Earlier this month Gareth and I attended the Institutional Web Management Workshop 2010 (IWMW10), held at the University of Sheffield. It was my first time at IWMW, and since I still feel slightly new to the Web in a higher education environment, it was a good opportunity for me to take in the sorts of issues that are commonly faced by institutional web teams.
It turns out that, right now, the main issue is the effect of the economy. The theme for this year’s IWMW was ‘the web in turbulent times’. Many of the presentations focussed on the doom and gloom. This, coupled with the horrendous weather we experienced while in Sheffield, did little to dispel the stereotype that it’s grim up north (or, in our case, a couple of hundred miles down south).
Luckily, there was plenty of techy chit-chat too. It still fits in with the theme. The web is permanently turbulent. (I think it was designed like that because turbulence creates bigger waves, leading to a more enjoyable surfing experience.)
One of the key characteristics of the web for me is the fact that it is always changing, always developing. Once you’ve got on top of it, something else comes along for you to learn. That is what makes working in the web such an interesting challenge.
An update to the language of the web
The headline is that HTML5 does not replace the existing version of HTML. It is the same but with “more bling”. By the looks of it, it will be much easier and more intuitive to code as well. But the specification is not yet complete, and there are hurdles still to leap in the form of compatibility, accessibility and a question mark over video formats.
We were given a demonstration of some HTML5 functionality in the Opera browser. A lot of what HTML5 adds is exciting and sensible. But I think there will be a rough period while the creases are ironed out. The demonstration was promising, but it is clearly not yet the finished product.
Nonetheless, I read an interesting article recently outlining five reasons why you can use HTML5 today. It’s definitely something we should be turning our attention to sooner rather than later.
Later, in a smaller breakout session, Patrick H Lauke spoke about the mobile web and how to make your website mobile-friendly. Phones are becoming ‘smarter’ and connectivity is advancing. People will increasingly come to expect to be able to browse the web while out and about just as efficiently as they can on a desktop machine.
But the mobile web throws up a whole extra set of issues, adding to the already-complex set of challenges we have been accustomed to facing for years. There is a huge range of screen sizes and browsers in use, and mobile web designs must try to accommodate them all. Then there is the question of how to streamline the website for mobiles without ‘dumbing down’ the content.

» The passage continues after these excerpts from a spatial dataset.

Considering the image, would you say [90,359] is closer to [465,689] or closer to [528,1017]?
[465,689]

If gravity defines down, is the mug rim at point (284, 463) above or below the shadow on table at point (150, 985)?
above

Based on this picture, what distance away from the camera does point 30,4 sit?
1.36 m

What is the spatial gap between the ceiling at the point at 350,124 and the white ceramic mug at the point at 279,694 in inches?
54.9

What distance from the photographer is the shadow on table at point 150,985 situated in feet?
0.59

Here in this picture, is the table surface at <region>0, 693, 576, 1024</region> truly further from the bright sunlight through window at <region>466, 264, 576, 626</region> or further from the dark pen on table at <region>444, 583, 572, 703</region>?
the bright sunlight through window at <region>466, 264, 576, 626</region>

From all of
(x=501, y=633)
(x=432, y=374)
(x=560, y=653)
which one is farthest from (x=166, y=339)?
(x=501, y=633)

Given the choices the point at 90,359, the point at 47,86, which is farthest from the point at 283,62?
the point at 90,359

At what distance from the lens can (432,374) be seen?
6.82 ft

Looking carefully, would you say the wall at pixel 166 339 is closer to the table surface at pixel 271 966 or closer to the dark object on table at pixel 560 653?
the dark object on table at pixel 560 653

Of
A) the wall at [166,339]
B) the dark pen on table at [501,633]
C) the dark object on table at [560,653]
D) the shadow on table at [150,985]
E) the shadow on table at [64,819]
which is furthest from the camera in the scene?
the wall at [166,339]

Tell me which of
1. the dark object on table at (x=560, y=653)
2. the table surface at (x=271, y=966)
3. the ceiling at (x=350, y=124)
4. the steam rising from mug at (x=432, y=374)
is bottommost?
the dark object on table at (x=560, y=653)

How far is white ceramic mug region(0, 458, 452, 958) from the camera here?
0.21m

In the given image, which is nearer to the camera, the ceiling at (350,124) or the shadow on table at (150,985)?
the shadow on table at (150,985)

Like HTML5, the mobile web still has a bit to go. As we found out in Sheffield, the mobile web cannot yet be fully relied upon in the same way we can rely upon the web on a PC. But that is why HTML5 and the mobile web are for the future, even though we need to start thinking about them now.
Reflections on my first IWMW
Overall, I found my first IWMW to be a great learning experience. It has given me plenty to think about. Although I was of course aware of the issues surrounding HTML5 and the mobile web, what I learnt at IWMW has helped me focus on the key aspects to look towards.
In addition, there were plenty of other interesting talks. Particular standouts included Jeremy Speller’s about disaster communication in a crisis and Paul Boag’s persuasive presentation about cutting down the amount of content on an unwieldy website.
Due to the anticipated sector-wide cutbacks, there is uncertainty about whether IWMW will take place next year. I think it would be a real shame if it was not held in 2011, because at my first IWMW it was clear that the event is a hugely useful way to discuss ideas and meet people facing similar issues.